L'armée de Kokatsu prit le chemin de l'ouest, en direction de la Cité des Apparences ; Sasuke et Yojiro prirent le chemin du nord, vers les hauts plateaux des Dragons. Le shugenja et le rônin avaient accompli en peu de jours un très long trajet. Sasuke ne s'arrêterait pas avant d'être arrivé à son but. Depuis qu'il avait quitté la Cité des Mensonges, le feu de la curiosité le dévorait. Yojiro suivait, résigné, inquiet des conséquences de cette quête sinistre...

Sasuke n'avait pas voulu quitter la Cité des Mensonges en même temps que le général.
- Trop de choses me retiennent ici, avait-il dit à Mitsurugi.
- Trop de choses ? J'en vois surtout une, que tu ne cesses d'observer jour et nuit... La bibliothèque de la famille Bayushi !
- Je compte bien rentrer dedans.
- Ne me demande pas d'écrire une demande pour toi.

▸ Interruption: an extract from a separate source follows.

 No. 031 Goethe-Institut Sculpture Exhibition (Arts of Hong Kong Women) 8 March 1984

Ne pense même pas à en demande une au général.
- Non, je vais m'y prendre seul, sois sans crainte.
Le lendemain du départ de Kokatsu, Sasuke assistait à une réunion des trois prétendants au siège de daimyo. Il dut rester enfermé des heures, à les écouter parler pour ne rien dire. C'était interminable, Sasuke avait des fourmis dans les jambes. Il s'était mis dans un coin et remuait dans sa tête mille idées pour rentrer dans la bibliothèque. Il s'éclipsa dès qu'il put de la pièce surchauffée. L'air frais lui apporta une idée qui pourrait certainement marcher. Il retrouva Yojiro à l'ambassade. Le rônin polissait sa lame sur une meule.
- Comment c'était ?
- Minable, dit le shugenja. Les trois prétendants sont incapables de s'entendre. Leur orgueil les aveugle. J'ai peur que cela tourne mal entre eux...

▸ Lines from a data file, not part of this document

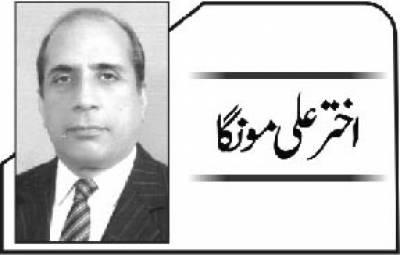 پاکستانی جمہوریت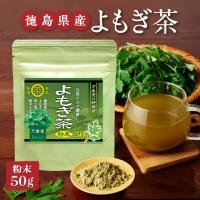 よもぎ茶 粉末 50g 送料無料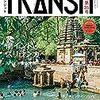 活字中毒:TRANSIT(トランジット)35号夢みる南インドとスリランカ (講談社 Mook(J))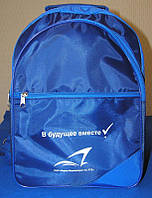 Промо рюкзак с логотипом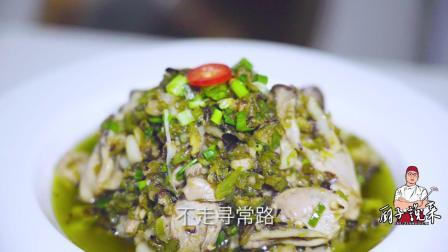 川菜厨子独创生蚝的川式料理,不烤不蒸不煎,肥美多汁,鲜嫩无比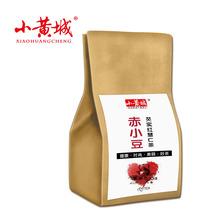 【小黄城】红豆薏米祛湿茶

- Qu'ils règlent cela sur le champ d'honneur, ce sera incontestable.
- C'est bien ce que je voudrais leur dire mais dans cette affaire, je n'ai pas voix au chapitre.
- Ils pourraient au moins en discuter ailleurs que chez les Scorpions...
Le rônin nettoya la lame et la rangea.
- Tiens, tu vas me rendre un service, lui dit Sasuke. Te renseigner sur un cadeau original à faire à un dignitaire de cette Cité.
- Je ne suis pas sûr de savoir ce qui plairait à un seigneur Bayushi...
- Quelque chose d'inattendu, d'audacieux...
- Cela risque de coûter cher.
- Si tu savais combien notre clan dépense par jour pour séjourner dans cette Cité... Les Kitsu donnent sans compter à qui le veut bien. Tu passeras les voir de ma part... Ils ne te refuseront rien. Ils te signeront une belle lettre de change, puisque c'est comme ça que ça se passe dans cette Cité.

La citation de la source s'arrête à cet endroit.